Our codebase has a lot of fairly old Ruby code that isn't quite up to snuff on the current best practices. One area in which this is particularly true is in how we deal with blocks. It's not uncommon to see some code like this in our codebase:

def find_each(row_id, start: nil)
  current = start
  loop do
    res = client.get_chunk(row_id, start: current)
    break if res.empty?
    yield res
    current = res.last
  end
end

This is a pretty common thing to see in Ruby. This code could be doing something like walking a Cassandra row. Yielding records this way is really important so we don't blow up either our databases or our workers as it gives Ruby time to GC the results between yields.

Unforuntately however, this still isn't great. Our jobs are more or less generic, so it makes more sense to instead pass around different streams. One approach you could take is to duck-type on some method (say :find_each), but that can still be pretty limiting and difficult to maintain as our application rapidly grows. Also, what if we only want the first item of a stream or something? With the above approach we'd have to do something along the lines of:

def find_first(row_id)
  find_each(row_id) do |slice|
    return slice.first
  end
end

This is a border-line GOTO statement if you ask me. A better approach would be to use an Enumerator. In case you're not familiar with using enumerators, I think it's easiest to just walk through an example:

def find_each(row_id, start: nil)
  Enumerator.new do |yielder|
    current = start
    loop do
      res = client.get_chunk(row_id, start: current)
      break if res.empty?
      yielder.yield res
      current = res.last
    end
  end
end

Enumerator.new takes a block that yields a yielder. This is just an object that you can call yield on (if you're curious, Ruby uses Fibers under the hood to switch execution contexts). Just like above, you can simply pass it the thing you want to yield.

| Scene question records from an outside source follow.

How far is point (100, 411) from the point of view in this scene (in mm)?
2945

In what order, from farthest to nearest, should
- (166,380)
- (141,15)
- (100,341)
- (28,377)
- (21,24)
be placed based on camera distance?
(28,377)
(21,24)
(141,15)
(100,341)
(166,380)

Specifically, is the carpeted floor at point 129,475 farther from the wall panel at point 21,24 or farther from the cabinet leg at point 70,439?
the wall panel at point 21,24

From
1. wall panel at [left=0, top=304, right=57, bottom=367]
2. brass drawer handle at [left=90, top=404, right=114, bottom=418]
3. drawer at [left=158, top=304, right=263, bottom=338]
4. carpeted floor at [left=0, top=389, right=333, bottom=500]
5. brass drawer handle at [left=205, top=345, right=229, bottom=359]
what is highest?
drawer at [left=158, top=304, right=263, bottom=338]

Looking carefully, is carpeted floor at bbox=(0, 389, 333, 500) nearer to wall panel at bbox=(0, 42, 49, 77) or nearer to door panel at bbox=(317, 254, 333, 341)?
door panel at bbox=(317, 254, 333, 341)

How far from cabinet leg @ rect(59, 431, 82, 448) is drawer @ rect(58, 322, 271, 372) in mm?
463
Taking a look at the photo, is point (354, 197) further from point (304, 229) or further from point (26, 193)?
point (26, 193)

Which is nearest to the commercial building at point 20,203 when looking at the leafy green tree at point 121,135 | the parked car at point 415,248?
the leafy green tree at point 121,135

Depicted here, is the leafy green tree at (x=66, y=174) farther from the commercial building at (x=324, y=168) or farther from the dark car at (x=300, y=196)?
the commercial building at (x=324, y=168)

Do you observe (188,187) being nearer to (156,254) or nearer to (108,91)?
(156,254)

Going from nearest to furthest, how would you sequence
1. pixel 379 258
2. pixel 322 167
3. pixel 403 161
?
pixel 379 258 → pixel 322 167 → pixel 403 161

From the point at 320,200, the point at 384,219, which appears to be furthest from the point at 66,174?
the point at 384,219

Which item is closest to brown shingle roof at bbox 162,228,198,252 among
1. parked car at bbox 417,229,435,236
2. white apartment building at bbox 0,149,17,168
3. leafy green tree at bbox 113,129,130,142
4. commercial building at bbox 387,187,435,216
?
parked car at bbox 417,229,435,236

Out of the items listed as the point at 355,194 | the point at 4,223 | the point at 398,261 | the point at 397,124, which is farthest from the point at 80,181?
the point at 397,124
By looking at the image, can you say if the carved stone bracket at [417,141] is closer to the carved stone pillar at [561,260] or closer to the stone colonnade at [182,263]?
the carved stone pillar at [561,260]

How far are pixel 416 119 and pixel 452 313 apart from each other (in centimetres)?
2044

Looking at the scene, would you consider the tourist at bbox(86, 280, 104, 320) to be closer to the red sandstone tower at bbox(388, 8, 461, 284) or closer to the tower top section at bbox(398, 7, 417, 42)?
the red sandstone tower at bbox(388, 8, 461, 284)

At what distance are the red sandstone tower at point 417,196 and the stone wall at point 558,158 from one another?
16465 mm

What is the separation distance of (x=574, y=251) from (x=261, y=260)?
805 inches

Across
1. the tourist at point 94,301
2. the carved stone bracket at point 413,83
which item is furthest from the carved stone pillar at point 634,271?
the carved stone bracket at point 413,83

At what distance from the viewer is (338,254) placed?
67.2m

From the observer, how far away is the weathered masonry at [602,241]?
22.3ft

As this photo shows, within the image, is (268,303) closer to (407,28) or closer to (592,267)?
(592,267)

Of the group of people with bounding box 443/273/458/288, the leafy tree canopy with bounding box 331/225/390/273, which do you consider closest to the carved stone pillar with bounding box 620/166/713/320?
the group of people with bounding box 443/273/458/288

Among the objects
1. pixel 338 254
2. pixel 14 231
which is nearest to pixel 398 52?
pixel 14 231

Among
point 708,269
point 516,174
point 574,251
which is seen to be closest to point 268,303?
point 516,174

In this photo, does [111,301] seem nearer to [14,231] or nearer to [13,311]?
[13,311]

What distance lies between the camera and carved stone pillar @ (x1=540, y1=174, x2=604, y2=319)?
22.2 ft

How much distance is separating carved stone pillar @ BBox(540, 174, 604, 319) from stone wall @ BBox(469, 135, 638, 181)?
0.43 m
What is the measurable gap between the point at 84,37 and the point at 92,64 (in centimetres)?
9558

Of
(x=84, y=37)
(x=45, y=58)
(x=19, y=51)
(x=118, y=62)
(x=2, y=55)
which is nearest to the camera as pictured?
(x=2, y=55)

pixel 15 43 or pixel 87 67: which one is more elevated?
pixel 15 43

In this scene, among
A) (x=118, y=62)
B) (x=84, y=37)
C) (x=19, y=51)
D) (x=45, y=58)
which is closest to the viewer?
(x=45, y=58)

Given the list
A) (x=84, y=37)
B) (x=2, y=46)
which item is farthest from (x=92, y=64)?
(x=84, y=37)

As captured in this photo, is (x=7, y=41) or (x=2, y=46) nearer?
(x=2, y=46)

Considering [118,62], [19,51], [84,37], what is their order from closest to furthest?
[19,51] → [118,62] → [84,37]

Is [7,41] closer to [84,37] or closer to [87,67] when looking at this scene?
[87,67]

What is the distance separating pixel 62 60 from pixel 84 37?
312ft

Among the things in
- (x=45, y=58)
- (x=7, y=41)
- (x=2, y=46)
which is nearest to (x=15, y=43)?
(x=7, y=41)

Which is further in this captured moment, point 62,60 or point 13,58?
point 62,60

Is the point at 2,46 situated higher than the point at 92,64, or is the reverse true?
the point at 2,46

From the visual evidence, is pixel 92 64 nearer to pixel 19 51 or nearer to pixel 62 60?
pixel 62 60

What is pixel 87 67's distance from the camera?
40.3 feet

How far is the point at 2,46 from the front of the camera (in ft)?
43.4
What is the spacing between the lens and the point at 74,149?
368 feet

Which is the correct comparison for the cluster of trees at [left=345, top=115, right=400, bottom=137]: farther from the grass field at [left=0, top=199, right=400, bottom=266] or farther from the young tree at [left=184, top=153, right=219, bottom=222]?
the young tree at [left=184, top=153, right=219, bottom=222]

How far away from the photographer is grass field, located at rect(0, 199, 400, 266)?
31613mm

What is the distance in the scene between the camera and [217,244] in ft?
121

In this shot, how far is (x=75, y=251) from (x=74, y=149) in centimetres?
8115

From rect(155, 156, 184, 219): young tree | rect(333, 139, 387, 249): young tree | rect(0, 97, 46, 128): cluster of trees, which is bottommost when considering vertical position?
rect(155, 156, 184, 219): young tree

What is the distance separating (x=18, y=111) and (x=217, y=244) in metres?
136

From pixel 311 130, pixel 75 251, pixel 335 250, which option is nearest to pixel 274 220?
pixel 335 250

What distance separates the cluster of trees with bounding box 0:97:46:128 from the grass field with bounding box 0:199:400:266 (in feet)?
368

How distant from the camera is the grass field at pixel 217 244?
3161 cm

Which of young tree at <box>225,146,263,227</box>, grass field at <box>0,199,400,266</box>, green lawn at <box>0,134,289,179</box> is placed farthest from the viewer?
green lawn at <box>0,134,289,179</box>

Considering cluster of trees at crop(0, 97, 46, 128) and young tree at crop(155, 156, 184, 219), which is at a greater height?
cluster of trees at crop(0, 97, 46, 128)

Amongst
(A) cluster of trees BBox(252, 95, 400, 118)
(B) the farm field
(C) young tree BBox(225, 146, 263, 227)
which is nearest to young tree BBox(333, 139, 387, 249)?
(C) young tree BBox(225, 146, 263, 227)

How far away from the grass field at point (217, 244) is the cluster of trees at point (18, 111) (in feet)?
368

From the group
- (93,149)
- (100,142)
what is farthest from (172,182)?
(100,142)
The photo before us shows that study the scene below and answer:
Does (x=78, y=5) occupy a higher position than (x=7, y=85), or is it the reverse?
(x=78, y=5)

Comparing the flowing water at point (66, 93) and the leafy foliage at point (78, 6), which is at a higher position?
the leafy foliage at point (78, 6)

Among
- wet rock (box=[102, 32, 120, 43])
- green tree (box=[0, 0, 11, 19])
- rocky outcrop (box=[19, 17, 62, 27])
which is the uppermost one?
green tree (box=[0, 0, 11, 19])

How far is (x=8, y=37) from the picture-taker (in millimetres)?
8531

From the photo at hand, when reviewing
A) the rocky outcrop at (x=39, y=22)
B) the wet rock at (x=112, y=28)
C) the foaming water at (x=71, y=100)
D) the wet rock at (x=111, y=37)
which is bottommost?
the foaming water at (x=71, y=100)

Why do we do this? This makes our stream much more flexible and allows us to pass it around as an object and tack things on (and make it lazy which I won't cover here but you should play around with). Here's what our find_first looks like now:

def find_first(row_id)
  find_each(row_id).first
end

Can't get much simpler than that. However we still have one more slight problem. Our API which worked with blocks before is now broken:

find_each(row_id) { |slice| puts slice }
#=> Doesn't work! :(

Digging through the Rails codebase I found a few examples of the use of to_enum (or enum_for, they are aliased). This method is cool because it lets you write your methods with just yield but then allows you to wrap them in enumerators very easily. Implementing with it looks like:

def find_each(row_id, start: nil)
  return to_enum(:find_each, row_id, start: start) unless block_given?

  current = start
  loop do
    res = client.get_chunk(row_id, start: current)
    break if res.empty?
    yield res
    current = res.last
  end
end

This first checks if a block is given to the method. If so, continue and use it. If not, create an Enumerator using this method. This is equivalent to wrapping the rest of the body in the Enumerator.new {...} syntax we used previously. The first argument to to_enum is the method name, and the rest are arguments that will get passed to that method. The end result of this approach is a solution that has all of the conveniences of both the Enumerator and the direct yield approach:

def find_first(row_id)
  find_each(row_id).first
end

find_each(row_id) { |slice| puts slice }
#=> will print each slice

to_enum can also be used to help me with our legacy code; I don't have to go around touching a bunch of old code to have enumerators if I don't want to. I can simply use to_enum with the first implementation:

to_enum(:find_each, row_id).first

Enumerators are one of the most powerful Ruby tools out there. They can help you write code that is not only elegant and flexible but also highly performant (e.g. batching requests to reduce bandwidth). Moreover, you can do all of this transparently without the consumer of your Enumerator having to know the details of how the records are fetched. Ultimately it's well worth the investment to take the time to master them.